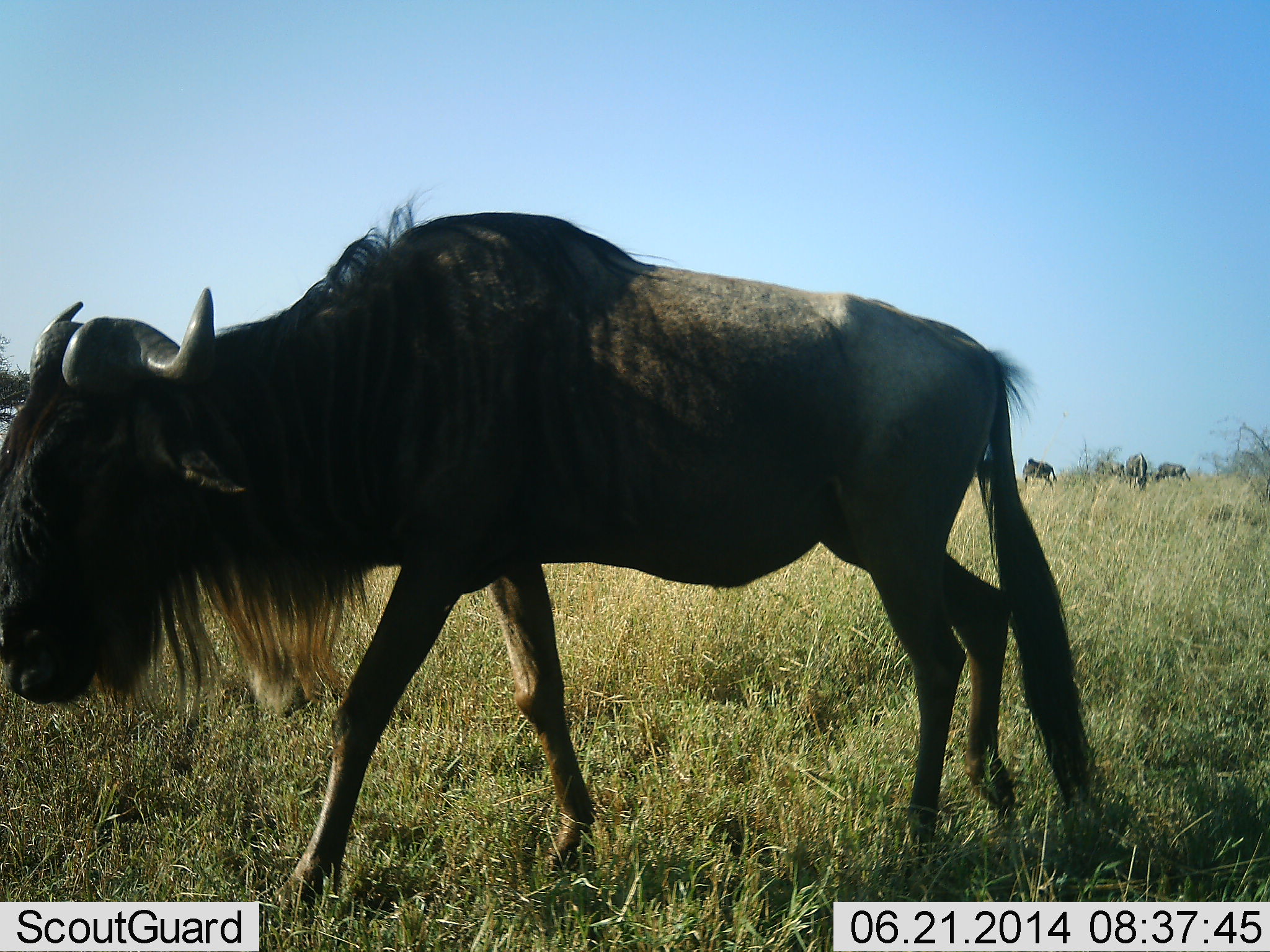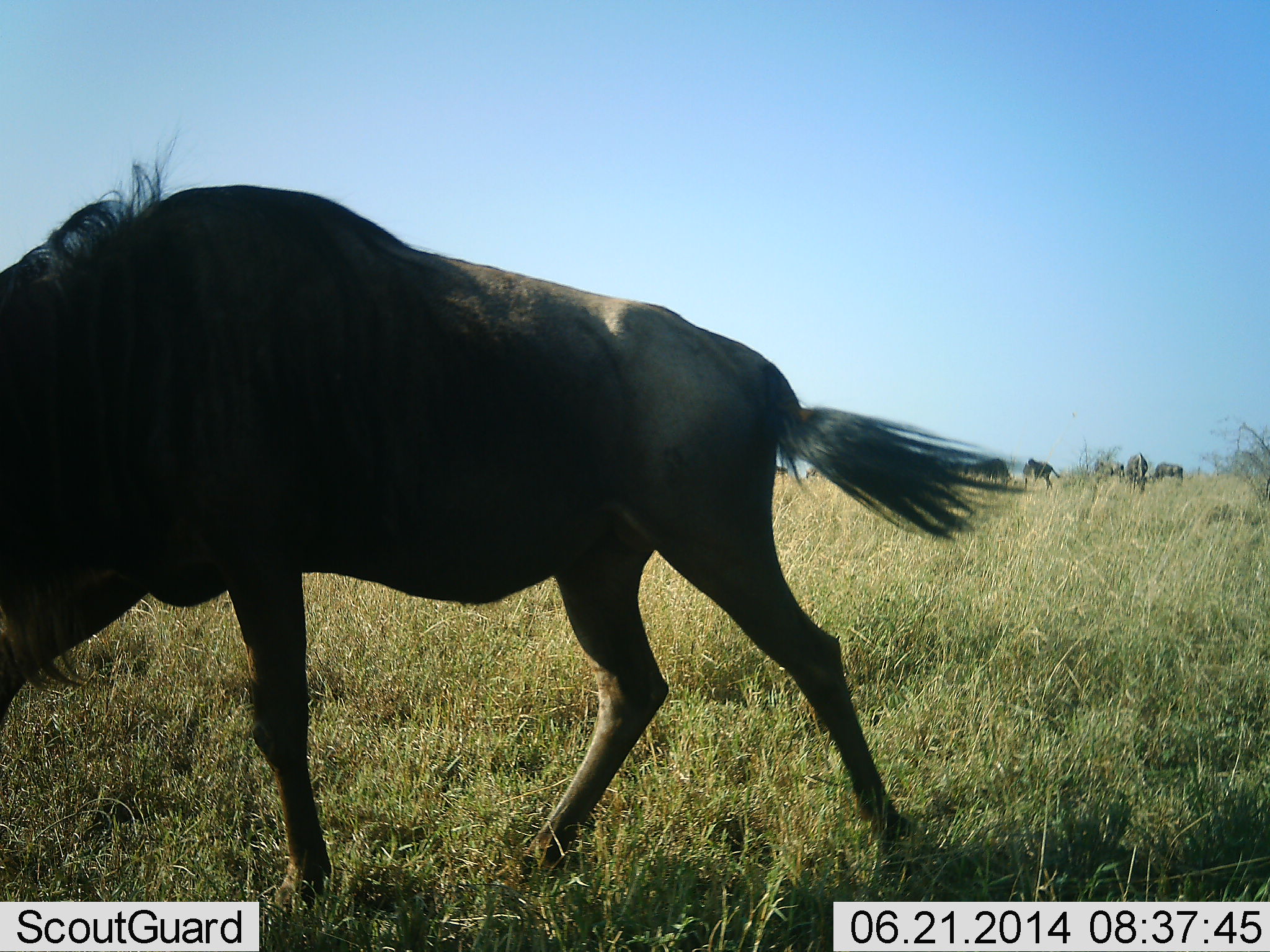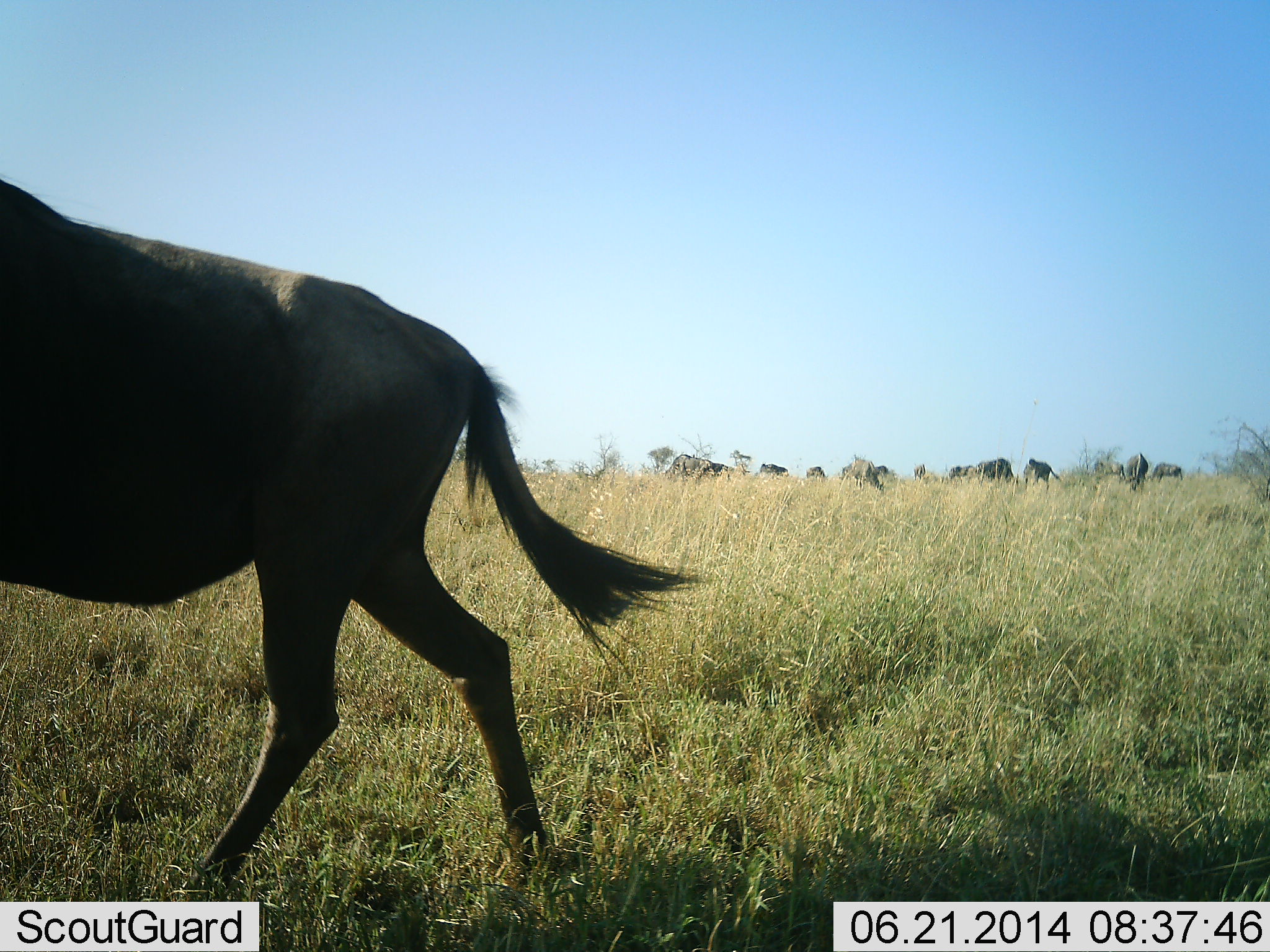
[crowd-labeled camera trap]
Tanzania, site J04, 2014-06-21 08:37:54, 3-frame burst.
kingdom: Animalia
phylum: Chordata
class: Mammalia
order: Artiodactyla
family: Bovidae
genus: Connochaetes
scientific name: Connochaetes taurinus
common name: blue wildebeest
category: wildebeest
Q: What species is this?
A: Wildebeest (blue wildebeest) (Connochaetes taurinus).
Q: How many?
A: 11-50.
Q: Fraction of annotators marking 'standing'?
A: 60%.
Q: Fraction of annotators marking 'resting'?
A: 0%.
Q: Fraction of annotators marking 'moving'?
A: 80%.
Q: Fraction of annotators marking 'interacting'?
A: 0%.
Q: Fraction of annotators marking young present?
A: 0%.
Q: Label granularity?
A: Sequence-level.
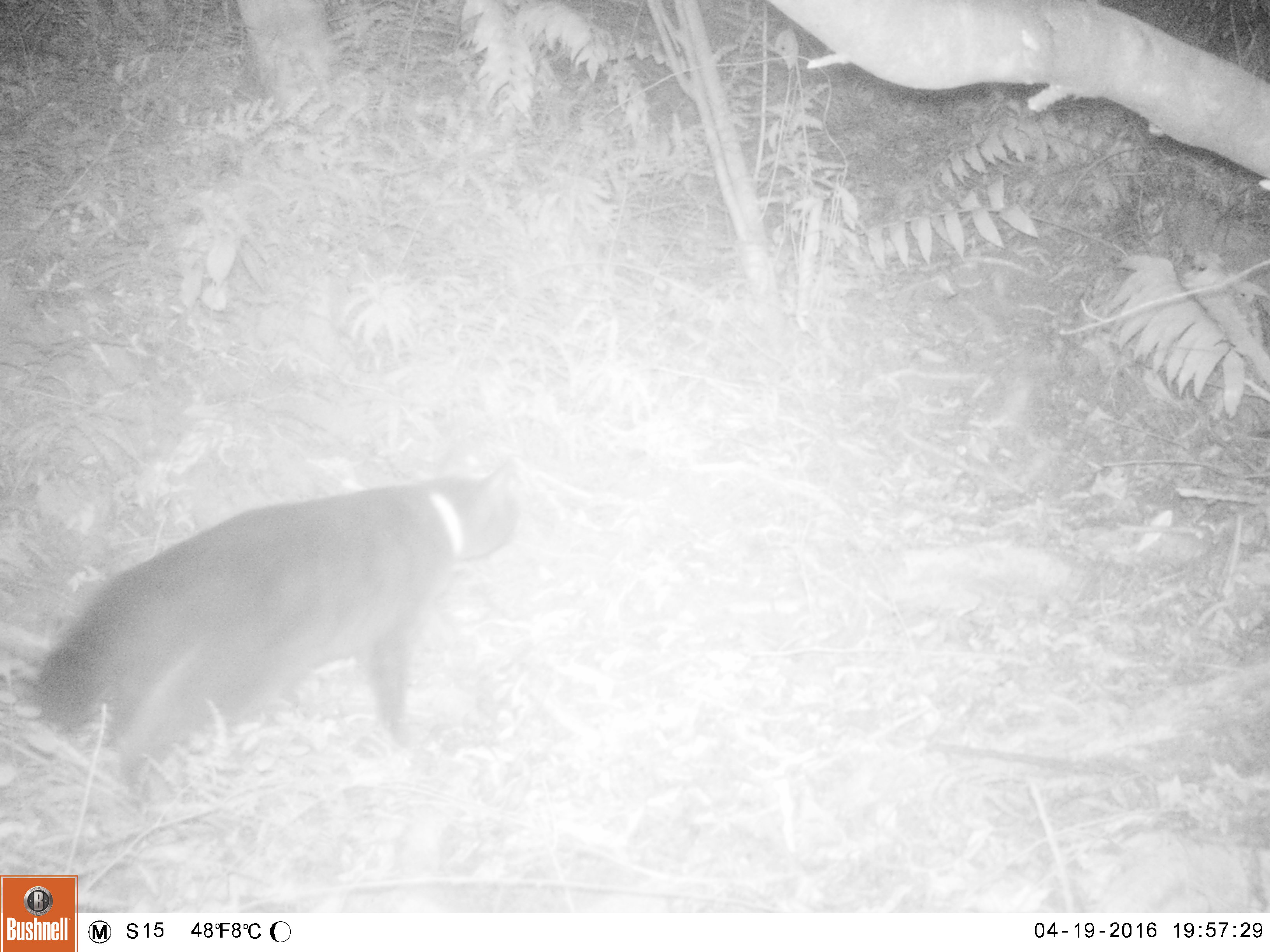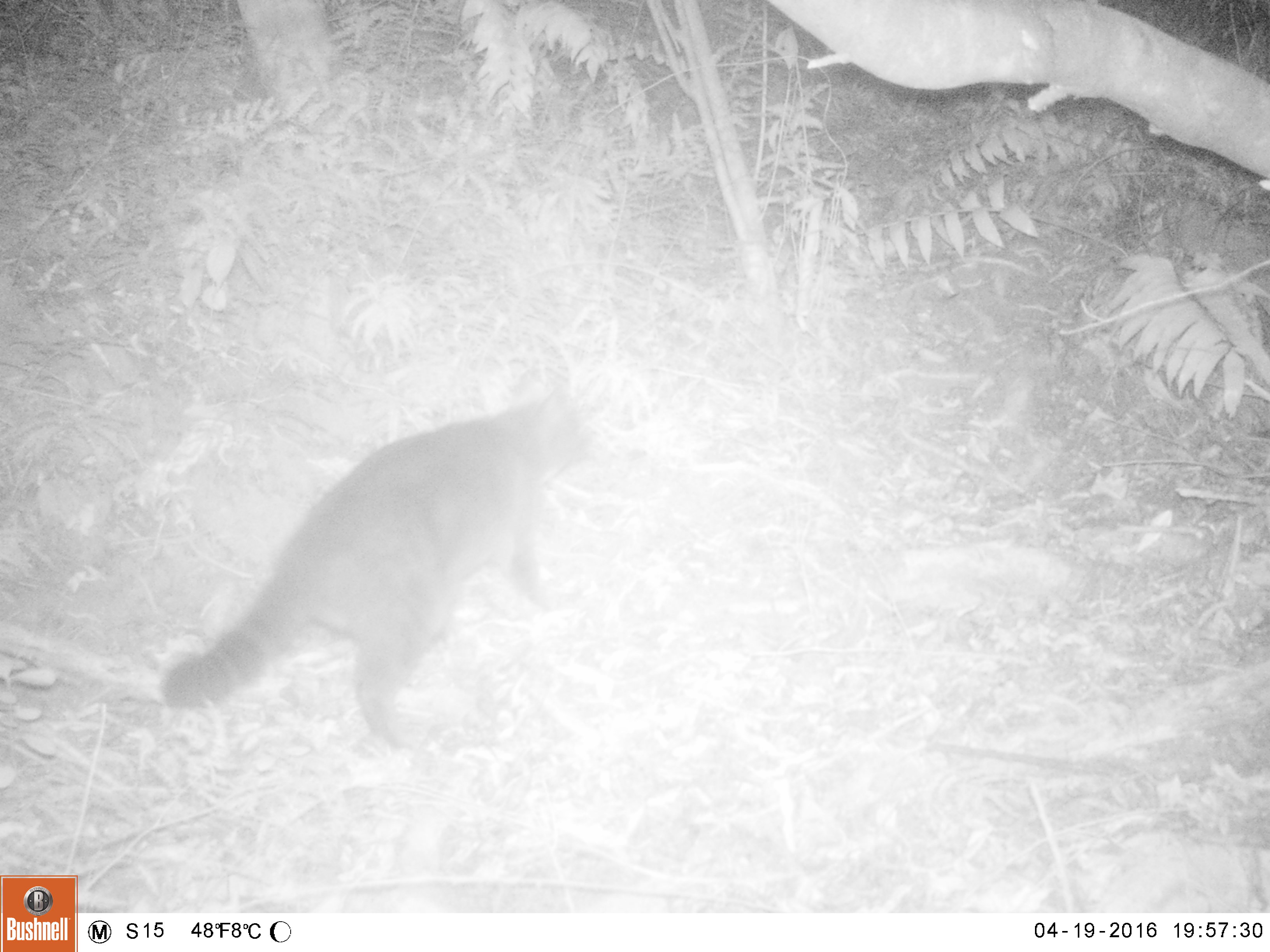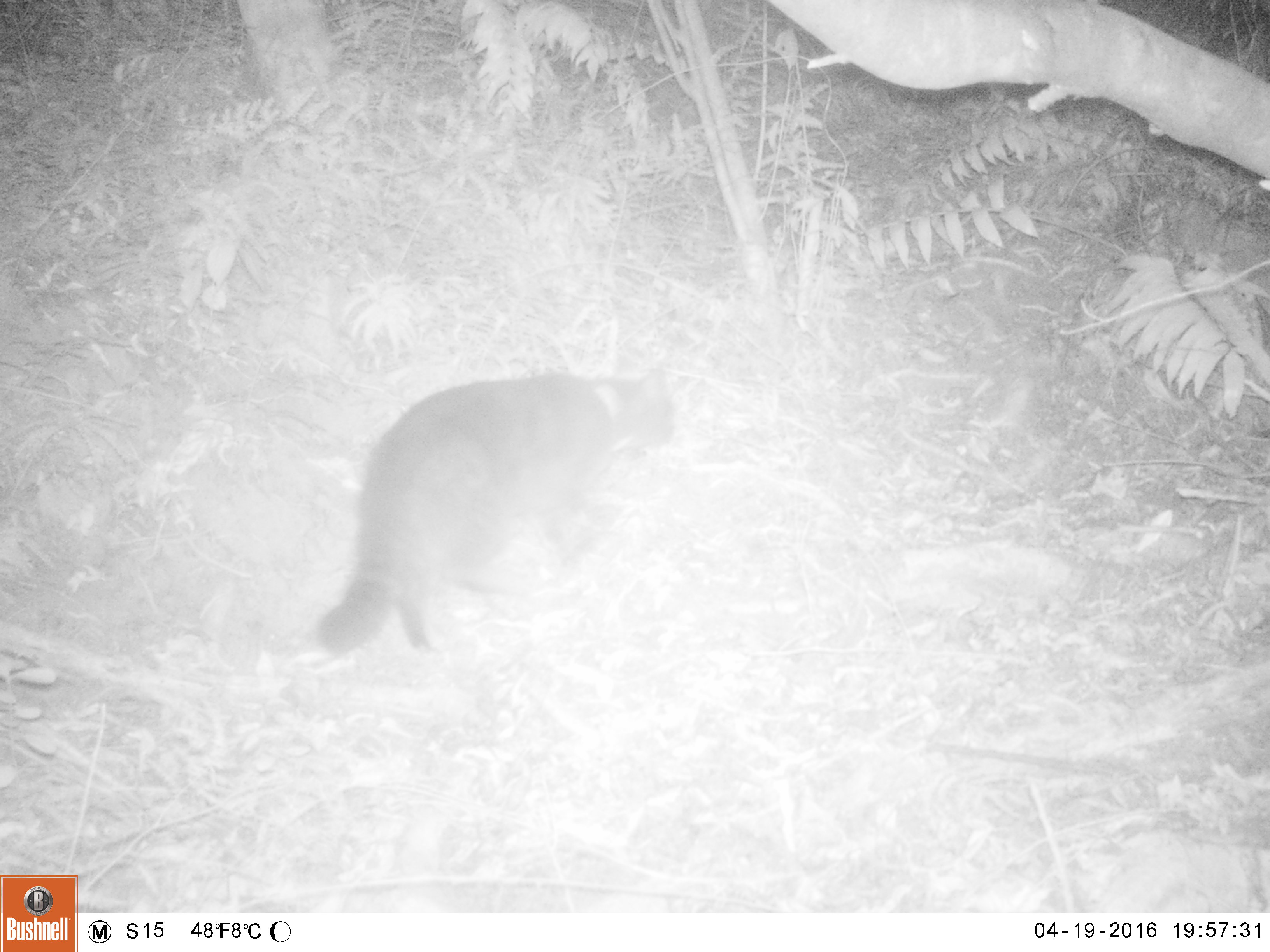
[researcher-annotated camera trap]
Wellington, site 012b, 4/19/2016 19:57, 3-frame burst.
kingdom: Animalia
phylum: Chordata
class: Mammalia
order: Carnivora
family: Felidae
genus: Felis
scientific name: Felis catus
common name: cat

§ §

◆ About this task:
Wherever the word "camera" occurs in the data, copy that whole line.

◆ Result of this task:
[crowd-labeled camera trap]
[researcher-annotated camera trap]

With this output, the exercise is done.